======== Text shown ========

Merge k sorted linked lists into one sorted list — a priority-queue pattern that maps to how Spotify merges sorted event streams from multiple data-pipeline shards when reconstructing a global play-history timeline.

By Alex Chen, Founder, InterviewChamp.AI · Last verified

Problem

You are given an array of k linked lists, each sorted in ascending order. Merge all the lists into one sorted linked list and return it.

Constraints

  • k == lists.length
  • 0 <= k <= 10^4
  • 0 <= lists[i].length <= 500
  • Total nodes <= 10^4
  • -10^4 <= lists[i][j].val <= 10^4
  • Each list is sorted in non-decreasing order

Examples

Example 1

Input
lists = [[1,4,5],[1,3,4],[2,6]]
Output
[1,1,2,3,4,4,5,6]

Example 2

Input
lists = []
Output
[]

Example 3

Input
lists = [[]]
Output
[]

Approaches

1. Brute force — collect and sort

Traverse all lists, collect all values into an array, sort, then rebuild a linked list. Simple but ignores the sorted property of input lists.

Time
O(N log N) where N = total nodes
Space
O(N)

========

» **What you need to do**:
1 > Can you print the part of the linked-list text between "By Alex Chen, Founder, InterviewChamp.AI" and "and return it.", inclusive?
2 > Could you write what follows the linked-list text, continuing it from its last line?

======== Available data ========

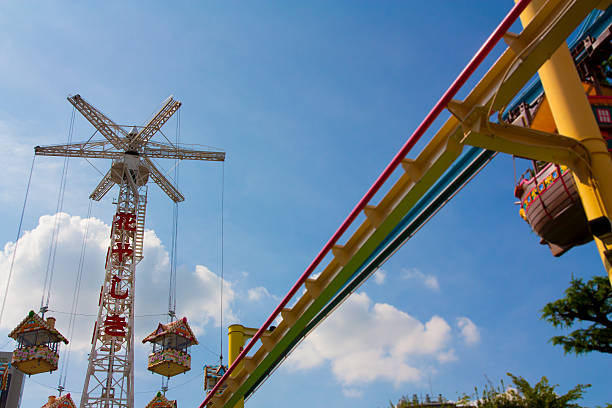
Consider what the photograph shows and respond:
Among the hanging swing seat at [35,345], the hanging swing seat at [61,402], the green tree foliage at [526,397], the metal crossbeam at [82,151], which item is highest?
the metal crossbeam at [82,151]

========

» **Answers to each task**:
1 >
By Alex Chen, Founder, InterviewChamp.AI · Last verified

Problem

You are given an array of k linked lists, each sorted in ascending order. Merge all the lists into one sorted linked list and return it.

2 >
function mergeKLists(lists) {
  const vals = [];
  for (let list of lists) {
    while (list) { vals.push(list.val); list = list.next; }
  }
  vals.sort((a, b) => a - b);
  const dummy = { val: 0, next: null };
  let cur = dummy;
  for (const v of vals) { cur.next = { val: v, next: null }; cur = cur.next; }
  return dummy.next;
}

Tradeoff:

2. Divide and conquer (optimal)

Pair up lists and merge each pair using the merge-two-sorted-lists subroutine; repeat until one list remains. O(N log k) — the same divide-and-conquer approach used in external merge sort for multi-shard logs.

Time
O(N log k)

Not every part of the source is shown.